> [PROVIDED PASSAGE]
==================================================

30mph paceline in a downpour? :eek6: :yikes: 

How much was the purse? You must have really good insurance.


----------



## handsomerob (Oct 5, 2005)

Kerry Irons said:


> First thought is that maybe Continental knows what they are doing?  There is no need for tread on narrow road bike tires - tread is for channeling away water or for traction on soft ground. The tire rubber is designed for bike tires, not for motorcycles or cars. If you compare to other tire brands/models, you will find that Conti rubber is very similar. Too-soft rubber on bike tires will simply scrubb off quickly, resulting in very short tread life. Bike tires run at around 100 psi/7 bar, so the interactions with the pavement are not the same as motorcycle tires, and car tires contact the road in a very different fashion, particularly on turns.
> 
> Your attempts to compare motorsport tires and bike tires are not relevant.

==================================================

> [SUPPLIED ENTRIES]

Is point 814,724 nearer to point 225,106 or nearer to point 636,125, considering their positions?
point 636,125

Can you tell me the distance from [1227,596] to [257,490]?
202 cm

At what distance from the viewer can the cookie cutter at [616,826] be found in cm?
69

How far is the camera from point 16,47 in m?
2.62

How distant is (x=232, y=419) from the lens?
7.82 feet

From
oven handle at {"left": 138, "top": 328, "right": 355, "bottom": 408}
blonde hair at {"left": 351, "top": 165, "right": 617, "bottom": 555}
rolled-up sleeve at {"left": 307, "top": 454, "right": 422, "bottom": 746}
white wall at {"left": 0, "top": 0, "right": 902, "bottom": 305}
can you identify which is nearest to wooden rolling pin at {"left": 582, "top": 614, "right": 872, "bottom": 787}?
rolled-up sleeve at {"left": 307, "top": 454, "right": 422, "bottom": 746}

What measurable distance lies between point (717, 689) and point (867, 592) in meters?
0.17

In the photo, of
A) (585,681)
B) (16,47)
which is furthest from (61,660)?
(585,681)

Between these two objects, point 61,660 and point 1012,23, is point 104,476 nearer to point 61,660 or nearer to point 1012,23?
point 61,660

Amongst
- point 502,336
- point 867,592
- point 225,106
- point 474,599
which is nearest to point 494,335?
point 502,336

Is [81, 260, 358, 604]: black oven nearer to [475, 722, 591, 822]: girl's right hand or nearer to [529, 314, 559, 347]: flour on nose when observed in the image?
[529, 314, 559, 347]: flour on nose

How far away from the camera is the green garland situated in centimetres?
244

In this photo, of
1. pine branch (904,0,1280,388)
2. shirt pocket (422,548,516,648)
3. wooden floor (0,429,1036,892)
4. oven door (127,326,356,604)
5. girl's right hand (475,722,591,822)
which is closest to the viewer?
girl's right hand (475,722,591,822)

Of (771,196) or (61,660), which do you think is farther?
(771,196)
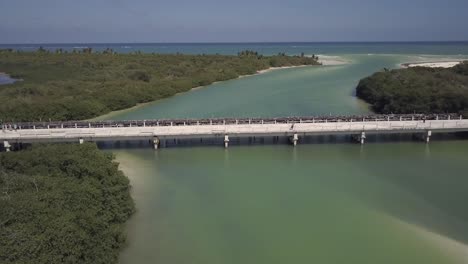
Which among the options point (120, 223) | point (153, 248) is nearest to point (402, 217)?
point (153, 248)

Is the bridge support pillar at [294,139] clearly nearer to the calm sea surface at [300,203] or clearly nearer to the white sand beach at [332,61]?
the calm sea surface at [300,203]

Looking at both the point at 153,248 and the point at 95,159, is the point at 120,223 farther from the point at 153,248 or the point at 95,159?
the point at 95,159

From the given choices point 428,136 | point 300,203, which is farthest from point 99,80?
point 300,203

==================================================

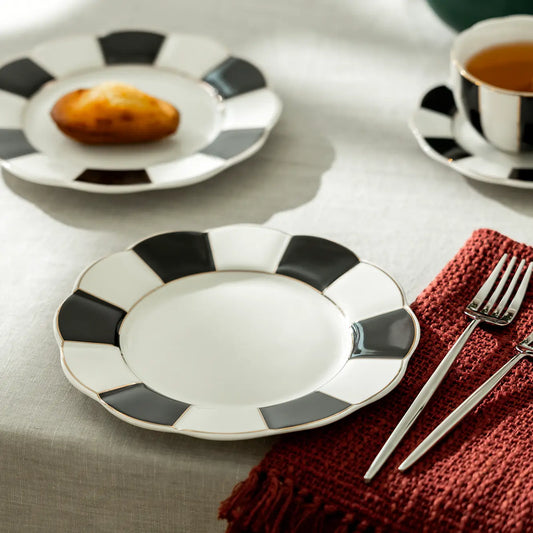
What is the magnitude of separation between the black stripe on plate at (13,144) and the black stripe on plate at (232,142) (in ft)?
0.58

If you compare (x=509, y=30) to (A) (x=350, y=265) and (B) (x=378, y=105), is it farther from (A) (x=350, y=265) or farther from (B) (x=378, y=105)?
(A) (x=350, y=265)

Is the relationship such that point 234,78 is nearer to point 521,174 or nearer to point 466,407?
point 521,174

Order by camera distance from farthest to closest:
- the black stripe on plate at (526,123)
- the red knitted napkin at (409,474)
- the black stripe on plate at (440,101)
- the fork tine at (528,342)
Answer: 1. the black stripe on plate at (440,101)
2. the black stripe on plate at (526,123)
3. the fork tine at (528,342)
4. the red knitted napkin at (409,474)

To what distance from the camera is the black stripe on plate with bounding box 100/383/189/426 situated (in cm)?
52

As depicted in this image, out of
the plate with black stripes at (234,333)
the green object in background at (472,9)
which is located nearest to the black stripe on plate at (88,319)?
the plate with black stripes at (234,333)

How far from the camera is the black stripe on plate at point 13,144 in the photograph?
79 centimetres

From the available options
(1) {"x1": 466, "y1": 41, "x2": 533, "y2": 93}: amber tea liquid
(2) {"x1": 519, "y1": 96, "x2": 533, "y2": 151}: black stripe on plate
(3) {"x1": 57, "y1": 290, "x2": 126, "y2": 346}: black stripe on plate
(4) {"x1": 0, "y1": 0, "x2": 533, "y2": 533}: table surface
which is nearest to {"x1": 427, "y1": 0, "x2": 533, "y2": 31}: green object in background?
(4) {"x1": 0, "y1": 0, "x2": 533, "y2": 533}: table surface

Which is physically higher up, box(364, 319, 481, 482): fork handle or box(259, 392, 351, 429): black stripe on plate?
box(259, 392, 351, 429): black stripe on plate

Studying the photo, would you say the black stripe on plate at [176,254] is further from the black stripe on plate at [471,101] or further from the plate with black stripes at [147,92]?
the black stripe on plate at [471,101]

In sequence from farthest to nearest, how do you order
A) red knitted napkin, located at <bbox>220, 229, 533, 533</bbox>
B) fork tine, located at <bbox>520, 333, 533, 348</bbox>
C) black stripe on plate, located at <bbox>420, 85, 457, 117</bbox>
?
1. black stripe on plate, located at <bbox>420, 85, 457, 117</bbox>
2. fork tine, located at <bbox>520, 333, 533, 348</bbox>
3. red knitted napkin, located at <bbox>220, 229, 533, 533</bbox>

==================================================

> [REQUIRED WORK]
Copy word for word the part of the bike tire thread that starts with the words "How much was" and ends with "particularly on turns.". Rely only on the bike tire thread.

> [EXERCISE RESPONSE]
How much was the purse? You must have really good insurance.


----------



## handsomerob (Oct 5, 2005)

Kerry Irons said:


> First thought is that maybe Continental knows what they are doing?  There is no need for tread on narrow road bike tires - tread is for channeling away water or for traction on soft ground. The tire rubber is designed for bike tires, not for motorcycles or cars. If you compare to other tire brands/models, you will find that Conti rubber is very similar. Too-soft rubber on bike tires will simply scrubb off quickly, resulting in very short tread life. Bike tires run at around 100 psi/7 bar, so the interactions with the pavement are not the same as motorcycle tires, and car tires contact the road in a very different fashion, particularly on turns.